(Beginning of Document excerpt)

Malta has published a legal notice regulating vaccine certificates for travel to countries outside the European economic zone, paving the way for the country to introduce the COVID-19 document.
The EU is currently discussing plans to introduce a so-called digital green certificates that will be recognised across all member states, and has set itself a June target for doing so. MEPs gave the plans the green light in a vote held this past week.
The legal notice was published on Friday and indicates that Malta's vaccination certificates will only be used for travel purposes to such countries.
The certificate will only show whether a person has been inoculated against COVID-19, unlike the certificate that the EU is planning on creating, which will also include details about any previous infection as well as test results.
That differs from choices made by some other countries, such as Israel and Denmark, that are using their certificates to grant access to public places such as museums, theatres or sports events.
The certificates are expected to be made available by the end of May.
The Maltese certificate will be issued by the Superintendence of Public Health after 14 days from a person's second vaccine dose and will be available in either print or digital format.
It will only be valid for a period of six months, reflecting ongoing uncertainty about how long COVID-19 vaccines provide immunity for.

(End of Document excerpt)

Task brief: Could you write the next part of the news report above on Malta's COVID-19 vaccine certificates, starting after its final sentence?

(Beginning of Supplied entries)

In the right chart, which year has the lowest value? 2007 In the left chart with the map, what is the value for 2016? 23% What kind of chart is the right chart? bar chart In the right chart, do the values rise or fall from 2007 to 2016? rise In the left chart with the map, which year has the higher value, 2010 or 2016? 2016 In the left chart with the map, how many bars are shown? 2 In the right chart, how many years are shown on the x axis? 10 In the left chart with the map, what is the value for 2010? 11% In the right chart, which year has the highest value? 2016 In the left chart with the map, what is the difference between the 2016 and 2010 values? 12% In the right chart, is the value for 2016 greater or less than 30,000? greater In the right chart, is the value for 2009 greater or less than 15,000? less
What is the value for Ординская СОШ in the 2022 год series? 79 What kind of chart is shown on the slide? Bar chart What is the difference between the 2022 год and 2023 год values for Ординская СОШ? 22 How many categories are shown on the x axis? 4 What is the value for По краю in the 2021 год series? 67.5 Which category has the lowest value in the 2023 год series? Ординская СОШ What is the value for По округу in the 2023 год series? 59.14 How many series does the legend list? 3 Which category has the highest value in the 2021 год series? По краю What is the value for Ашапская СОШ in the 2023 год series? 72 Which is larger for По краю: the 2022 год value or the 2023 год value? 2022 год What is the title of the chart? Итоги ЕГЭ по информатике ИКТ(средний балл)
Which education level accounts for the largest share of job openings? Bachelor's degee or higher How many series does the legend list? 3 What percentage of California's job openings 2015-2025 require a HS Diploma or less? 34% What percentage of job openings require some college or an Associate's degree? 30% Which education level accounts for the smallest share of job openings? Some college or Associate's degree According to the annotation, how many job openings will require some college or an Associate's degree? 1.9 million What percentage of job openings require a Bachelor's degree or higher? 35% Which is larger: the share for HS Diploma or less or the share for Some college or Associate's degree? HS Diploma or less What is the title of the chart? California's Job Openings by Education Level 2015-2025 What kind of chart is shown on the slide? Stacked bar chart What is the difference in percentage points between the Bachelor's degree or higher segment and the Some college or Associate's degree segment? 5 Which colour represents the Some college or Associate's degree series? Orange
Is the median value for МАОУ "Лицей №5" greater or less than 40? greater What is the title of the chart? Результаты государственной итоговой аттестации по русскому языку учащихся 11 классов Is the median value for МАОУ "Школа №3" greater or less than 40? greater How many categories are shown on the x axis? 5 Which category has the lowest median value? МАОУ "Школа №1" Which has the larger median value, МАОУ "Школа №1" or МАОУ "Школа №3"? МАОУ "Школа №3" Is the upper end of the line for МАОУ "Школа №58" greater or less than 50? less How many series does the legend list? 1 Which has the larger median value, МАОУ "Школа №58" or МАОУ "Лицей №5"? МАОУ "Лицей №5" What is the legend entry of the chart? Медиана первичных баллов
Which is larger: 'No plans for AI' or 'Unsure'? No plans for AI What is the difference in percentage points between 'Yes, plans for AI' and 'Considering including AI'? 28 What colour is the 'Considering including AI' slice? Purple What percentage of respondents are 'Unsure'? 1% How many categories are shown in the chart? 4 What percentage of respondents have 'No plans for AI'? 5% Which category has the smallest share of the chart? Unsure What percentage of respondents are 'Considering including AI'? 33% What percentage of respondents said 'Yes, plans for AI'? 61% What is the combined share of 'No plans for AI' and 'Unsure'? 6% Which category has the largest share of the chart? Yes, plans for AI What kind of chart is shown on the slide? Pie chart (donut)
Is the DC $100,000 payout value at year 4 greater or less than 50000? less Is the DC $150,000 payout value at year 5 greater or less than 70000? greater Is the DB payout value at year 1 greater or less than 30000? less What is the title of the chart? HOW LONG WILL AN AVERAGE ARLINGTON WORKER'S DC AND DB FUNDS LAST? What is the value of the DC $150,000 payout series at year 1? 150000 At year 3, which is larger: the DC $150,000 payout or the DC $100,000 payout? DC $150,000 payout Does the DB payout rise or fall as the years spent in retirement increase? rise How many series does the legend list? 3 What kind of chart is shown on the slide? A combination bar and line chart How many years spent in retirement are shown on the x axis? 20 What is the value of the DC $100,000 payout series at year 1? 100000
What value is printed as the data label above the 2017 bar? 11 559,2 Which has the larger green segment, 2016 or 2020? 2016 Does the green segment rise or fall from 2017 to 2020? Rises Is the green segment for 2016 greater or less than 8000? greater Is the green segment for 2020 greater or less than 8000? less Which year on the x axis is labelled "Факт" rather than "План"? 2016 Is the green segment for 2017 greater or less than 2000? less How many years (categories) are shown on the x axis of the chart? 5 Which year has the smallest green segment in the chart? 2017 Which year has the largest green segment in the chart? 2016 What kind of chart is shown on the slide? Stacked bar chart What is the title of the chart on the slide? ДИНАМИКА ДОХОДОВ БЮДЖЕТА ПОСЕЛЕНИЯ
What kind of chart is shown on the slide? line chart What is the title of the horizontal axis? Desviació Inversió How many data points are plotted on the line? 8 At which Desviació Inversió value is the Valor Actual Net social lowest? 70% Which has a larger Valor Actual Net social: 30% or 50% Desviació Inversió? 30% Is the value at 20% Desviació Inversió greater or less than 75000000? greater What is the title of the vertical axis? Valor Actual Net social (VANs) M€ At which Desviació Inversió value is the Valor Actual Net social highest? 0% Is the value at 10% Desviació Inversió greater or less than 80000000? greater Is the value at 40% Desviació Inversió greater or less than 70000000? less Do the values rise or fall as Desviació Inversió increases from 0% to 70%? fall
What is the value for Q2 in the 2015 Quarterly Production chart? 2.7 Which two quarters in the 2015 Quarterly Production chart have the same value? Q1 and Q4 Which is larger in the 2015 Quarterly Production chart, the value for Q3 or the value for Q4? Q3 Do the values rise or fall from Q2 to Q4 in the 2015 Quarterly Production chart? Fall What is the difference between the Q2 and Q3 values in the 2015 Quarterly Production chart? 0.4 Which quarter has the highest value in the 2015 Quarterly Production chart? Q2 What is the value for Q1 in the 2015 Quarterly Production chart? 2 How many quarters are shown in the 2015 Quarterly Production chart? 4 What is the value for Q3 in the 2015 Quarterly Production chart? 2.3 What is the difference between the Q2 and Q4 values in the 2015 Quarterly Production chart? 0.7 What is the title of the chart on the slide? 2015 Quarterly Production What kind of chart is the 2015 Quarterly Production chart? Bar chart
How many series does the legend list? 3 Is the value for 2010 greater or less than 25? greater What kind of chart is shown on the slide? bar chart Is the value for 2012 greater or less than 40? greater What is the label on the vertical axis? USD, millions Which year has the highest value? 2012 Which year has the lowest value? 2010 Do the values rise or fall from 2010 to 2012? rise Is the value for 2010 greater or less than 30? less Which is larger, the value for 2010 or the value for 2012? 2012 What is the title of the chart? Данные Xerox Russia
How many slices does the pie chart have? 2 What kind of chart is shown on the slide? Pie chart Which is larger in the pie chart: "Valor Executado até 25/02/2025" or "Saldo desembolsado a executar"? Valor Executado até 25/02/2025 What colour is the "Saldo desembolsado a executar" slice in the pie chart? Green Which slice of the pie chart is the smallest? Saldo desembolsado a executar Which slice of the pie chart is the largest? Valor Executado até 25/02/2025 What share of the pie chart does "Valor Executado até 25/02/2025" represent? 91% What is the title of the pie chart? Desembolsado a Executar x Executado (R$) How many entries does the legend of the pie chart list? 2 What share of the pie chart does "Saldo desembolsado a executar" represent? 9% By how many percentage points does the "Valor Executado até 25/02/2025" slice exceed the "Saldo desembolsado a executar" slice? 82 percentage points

(End of Supplied entries)

Answer to the problem:
Possessing a vaccination certificate is expected to facilitate travel to so-called 'red zone' countries. Travel to these places is currently banned except in cases where permission is granted by the Superintendence of Public Health.
Vaccination is not obligatory, and the EU and Council of Europe have both said that travellers should be given another way of moving across borders, such as for instance providing a negative COVID-19 test result or undergoing quarantine.
Tourism Minister Clayton Bartolo has said that the country intends to be among the first in Europe to use vaccine certificates, as it is banking on them to help facilitate tourism to the country as of June.
Malta is currently in bilateral talks with the UK to allow mutual recognition of fully vaccinated travellers and from the two countries and health authorities this week moved the UK onto its amber list, down from its previous 'red' classification.
As of Friday, 335,848 doses of the COVID-19 have been given out, of which 107,038 are second doses.